Sthere is something strangely greasy about a (by Hollywood ideal) somewhat strange beauty; it’s as if some mischievous stage or companion demon had Jeff Goldblum anointed with unholy gasoline to make him shine at all times, a little shady, but unmistakable. Emphasized in this way, he wears even the most severe costumes quite differently from his more banal colleagues. For example, when Keanu Reeves dons black leather for The Matrix (1999), his charisma cools down noticeably, while Goldblum, once he wraps himself in the same material for Jurassic Park (1993), strangely grins even more comfortably than he did without it disguise. Actor souls are just reptiles: cold-blooded.
Physical attributes always help control this temperature balance – bulging eyes (Marty Feldman, Bette Davis, Horst Tappert) make you cool, while dark shadows around the eyes claim heat (Alain Delon, Nastassja Kinski, Al Pacino). Jeff Goldblum, however, connects googly eyes with shadows, what is that? A curious cross between “nice” and “sneaky”, between cuddly bunny and wolf, which can unfold its advantages surrounded by Marvel nonsense as well as in the midst of authenticated historical tragedy.
Giving to the shambles
In the latter subject, Goldblum has, as the psychiatrist already weary of his own villainy, Wallace “Wally” Fiennes, modeled after a real-life monster of another name who actually used to poke the brains of sick people and posed as therapy, in Rick Alverson’s “The Mountain” ( 2018) transforms its charm with fascinating discretion into a creeping poison that, in the course of the depressing plot, destroys even the audience’s faint hope for insight and remorse from the monster, which one tends to cling to when watching evil people commit their evil deeds. Terrible: This scary doctor has long since regretted everything, he doesn’t want to continue at all, say his worry lines, his melancholy smile and his quiet voice, but then he just keeps going, out of sheer habit.
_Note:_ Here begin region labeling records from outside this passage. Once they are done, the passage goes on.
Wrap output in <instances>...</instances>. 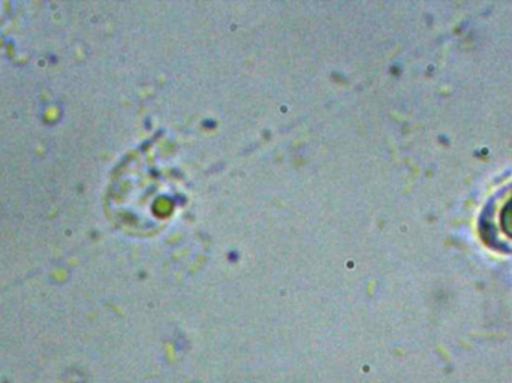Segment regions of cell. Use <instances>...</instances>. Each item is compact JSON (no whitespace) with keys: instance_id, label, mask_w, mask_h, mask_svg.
I'll return each mask as SVG.
<instances>
[{"instance_id":"obj_1","label":"cell","mask_w":512,"mask_h":383,"mask_svg":"<svg viewBox=\"0 0 512 383\" xmlns=\"http://www.w3.org/2000/svg\"><path fill=\"white\" fill-rule=\"evenodd\" d=\"M478 234L489 249L512 253V182L484 205L478 217Z\"/></svg>"}]
</instances>
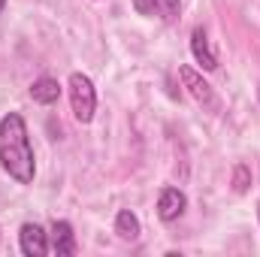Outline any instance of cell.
Segmentation results:
<instances>
[{"mask_svg":"<svg viewBox=\"0 0 260 257\" xmlns=\"http://www.w3.org/2000/svg\"><path fill=\"white\" fill-rule=\"evenodd\" d=\"M0 164L18 185L34 182V173H37L34 148H30L27 124H24V118L18 112H9L0 121Z\"/></svg>","mask_w":260,"mask_h":257,"instance_id":"cell-1","label":"cell"},{"mask_svg":"<svg viewBox=\"0 0 260 257\" xmlns=\"http://www.w3.org/2000/svg\"><path fill=\"white\" fill-rule=\"evenodd\" d=\"M70 106H73V115L76 121L88 124L94 118V109H97V94H94V85L88 76L82 73H73L70 76Z\"/></svg>","mask_w":260,"mask_h":257,"instance_id":"cell-2","label":"cell"},{"mask_svg":"<svg viewBox=\"0 0 260 257\" xmlns=\"http://www.w3.org/2000/svg\"><path fill=\"white\" fill-rule=\"evenodd\" d=\"M185 206H188V197L179 191V188H164L157 197V215L160 221H176L185 215Z\"/></svg>","mask_w":260,"mask_h":257,"instance_id":"cell-3","label":"cell"},{"mask_svg":"<svg viewBox=\"0 0 260 257\" xmlns=\"http://www.w3.org/2000/svg\"><path fill=\"white\" fill-rule=\"evenodd\" d=\"M18 242H21V251L27 257H43L49 251V236L40 224H24L18 233Z\"/></svg>","mask_w":260,"mask_h":257,"instance_id":"cell-4","label":"cell"},{"mask_svg":"<svg viewBox=\"0 0 260 257\" xmlns=\"http://www.w3.org/2000/svg\"><path fill=\"white\" fill-rule=\"evenodd\" d=\"M191 52H194L197 64L203 67V70H215L218 67V55H215V49H212V43H209V37H206L203 27H197L194 34H191Z\"/></svg>","mask_w":260,"mask_h":257,"instance_id":"cell-5","label":"cell"},{"mask_svg":"<svg viewBox=\"0 0 260 257\" xmlns=\"http://www.w3.org/2000/svg\"><path fill=\"white\" fill-rule=\"evenodd\" d=\"M52 251L58 257H67L76 251V236H73V227L67 221H55L52 224Z\"/></svg>","mask_w":260,"mask_h":257,"instance_id":"cell-6","label":"cell"},{"mask_svg":"<svg viewBox=\"0 0 260 257\" xmlns=\"http://www.w3.org/2000/svg\"><path fill=\"white\" fill-rule=\"evenodd\" d=\"M179 76H182V82H185V88L191 91L194 100H200V103H212V100H215V97H212V88L197 76L191 67H179Z\"/></svg>","mask_w":260,"mask_h":257,"instance_id":"cell-7","label":"cell"},{"mask_svg":"<svg viewBox=\"0 0 260 257\" xmlns=\"http://www.w3.org/2000/svg\"><path fill=\"white\" fill-rule=\"evenodd\" d=\"M30 97H34L37 103H43V106L55 103V100L61 97V85H58V79H52V76L37 79V82L30 85Z\"/></svg>","mask_w":260,"mask_h":257,"instance_id":"cell-8","label":"cell"},{"mask_svg":"<svg viewBox=\"0 0 260 257\" xmlns=\"http://www.w3.org/2000/svg\"><path fill=\"white\" fill-rule=\"evenodd\" d=\"M115 233L121 236V239H127V242H133V239H139V218L133 215V212H118L115 215Z\"/></svg>","mask_w":260,"mask_h":257,"instance_id":"cell-9","label":"cell"},{"mask_svg":"<svg viewBox=\"0 0 260 257\" xmlns=\"http://www.w3.org/2000/svg\"><path fill=\"white\" fill-rule=\"evenodd\" d=\"M151 6H154L167 21H176V18H179V0H151Z\"/></svg>","mask_w":260,"mask_h":257,"instance_id":"cell-10","label":"cell"},{"mask_svg":"<svg viewBox=\"0 0 260 257\" xmlns=\"http://www.w3.org/2000/svg\"><path fill=\"white\" fill-rule=\"evenodd\" d=\"M248 185H251V173H248V167L239 164V167L233 170V188L242 194V191H248Z\"/></svg>","mask_w":260,"mask_h":257,"instance_id":"cell-11","label":"cell"},{"mask_svg":"<svg viewBox=\"0 0 260 257\" xmlns=\"http://www.w3.org/2000/svg\"><path fill=\"white\" fill-rule=\"evenodd\" d=\"M3 6H6V0H0V12H3Z\"/></svg>","mask_w":260,"mask_h":257,"instance_id":"cell-12","label":"cell"},{"mask_svg":"<svg viewBox=\"0 0 260 257\" xmlns=\"http://www.w3.org/2000/svg\"><path fill=\"white\" fill-rule=\"evenodd\" d=\"M257 218H260V206H257Z\"/></svg>","mask_w":260,"mask_h":257,"instance_id":"cell-13","label":"cell"}]
</instances>
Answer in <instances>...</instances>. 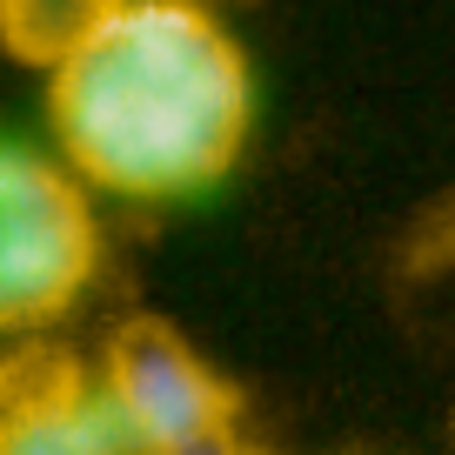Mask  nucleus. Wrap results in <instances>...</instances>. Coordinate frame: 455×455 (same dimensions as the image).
Listing matches in <instances>:
<instances>
[{
    "instance_id": "obj_6",
    "label": "nucleus",
    "mask_w": 455,
    "mask_h": 455,
    "mask_svg": "<svg viewBox=\"0 0 455 455\" xmlns=\"http://www.w3.org/2000/svg\"><path fill=\"white\" fill-rule=\"evenodd\" d=\"M181 455H255L242 442V428H228V435H208V442H195V449H181Z\"/></svg>"
},
{
    "instance_id": "obj_4",
    "label": "nucleus",
    "mask_w": 455,
    "mask_h": 455,
    "mask_svg": "<svg viewBox=\"0 0 455 455\" xmlns=\"http://www.w3.org/2000/svg\"><path fill=\"white\" fill-rule=\"evenodd\" d=\"M0 455H148V449L108 402L100 375L74 369L68 355H47V348H20L7 362Z\"/></svg>"
},
{
    "instance_id": "obj_5",
    "label": "nucleus",
    "mask_w": 455,
    "mask_h": 455,
    "mask_svg": "<svg viewBox=\"0 0 455 455\" xmlns=\"http://www.w3.org/2000/svg\"><path fill=\"white\" fill-rule=\"evenodd\" d=\"M128 0H0V47L28 74H54L121 14Z\"/></svg>"
},
{
    "instance_id": "obj_1",
    "label": "nucleus",
    "mask_w": 455,
    "mask_h": 455,
    "mask_svg": "<svg viewBox=\"0 0 455 455\" xmlns=\"http://www.w3.org/2000/svg\"><path fill=\"white\" fill-rule=\"evenodd\" d=\"M47 134L108 201H195L255 134V68L201 0H128L47 74Z\"/></svg>"
},
{
    "instance_id": "obj_3",
    "label": "nucleus",
    "mask_w": 455,
    "mask_h": 455,
    "mask_svg": "<svg viewBox=\"0 0 455 455\" xmlns=\"http://www.w3.org/2000/svg\"><path fill=\"white\" fill-rule=\"evenodd\" d=\"M94 375L148 455H181L208 435L242 428V388L161 315H134L114 328Z\"/></svg>"
},
{
    "instance_id": "obj_2",
    "label": "nucleus",
    "mask_w": 455,
    "mask_h": 455,
    "mask_svg": "<svg viewBox=\"0 0 455 455\" xmlns=\"http://www.w3.org/2000/svg\"><path fill=\"white\" fill-rule=\"evenodd\" d=\"M100 188L60 148L7 141L0 155V328L14 341L81 308L100 275Z\"/></svg>"
}]
</instances>
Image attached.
What an abyss – and at the same time conceived close to the comedy. In Jeff Goldblum’s repertoire, the nasty characters are the ones who have their hair done on purpose, but the funny ones are the ones whose personality is quirky and completely uncombed, nice to study, for example, in “Vibes” (1988), a higher nonsense by Ken Kwapis (German poster slogan: ” The supernatural hunt for the glowing pyramid”), where Goldblum calmly sets the joke timing for the two otherwise ungovernable co-jokers Peter Falk and Cindy Lauper with silly pseudo-dropouts.
Celebrate the incomprehensibility
He doesn’t always dominate those with whom he works, it can also result in a double-hypnotic duet: anyone who breaks the alternating spell he has in a few shots with Geena Davis in David Cronenberg’s “The Fly” (1986) or with Michelle Pfeiffer in “Into the Night” (1985) by John Landis, using well-worn “they have good chemistry” sort of formulas, would probably also call World War II a “confrontation”.
Do you like to dance closely with Jeff Goldblum or let him invite you to an intimate dinner? One hears and reads that his strong self-confidence is rather exhausting personally, maybe he needs an awareness team. At least nothing ever irritates him at the location; in Spielberg’s Echsenpark he’s got a grip on himself next to a pile of dinosaur excrement because of this, and Roland Emmerich’s Independence Day (1996), a comparable pile as a whole film, has in him his only tolerable acting presence, though a few others that the thing burns through , actually no rivets are.
Unfortunately, Goldblum’s finest performance is almost forgotten: Under a white cowboy hat, with a clean neckerchief, tomato-red shirt and spurs on his boots, he flicks and haunts as Doctor Sidney Zweibel (aka “New Jersey”) through WD Richter’s “The Adventures of Buckaroo Banzai Across the 8th Dimension” (1984), and although an indescribable storm of confused staging madness should crush him all around him, Goldblum in this guise does his precious part to make the film possess and celebrate something that is associated with all sorts of harmless cinematic farces about quantum mechanics, Freud’s cal psychoanalysis or time travel only undeservedly says: uncompromising incomprehensibility.
Here, as elsewhere, Goldblum demonstrates that the age-old dictum that his profession requires double suggestion (the actor must believe the role, then the audience believes it) has its respectable exceptions. Because this artist, says his way of playing, probably never really believes what he is saying or doing, and because it stimulates reflection, he shows us in a very liberating way that there is acting in every life of every person in the audience. Even more: how sleazy, but also charming we are, and that each has its own very enigmatic beauty. Jeff Goldblum turns seventy this Saturday.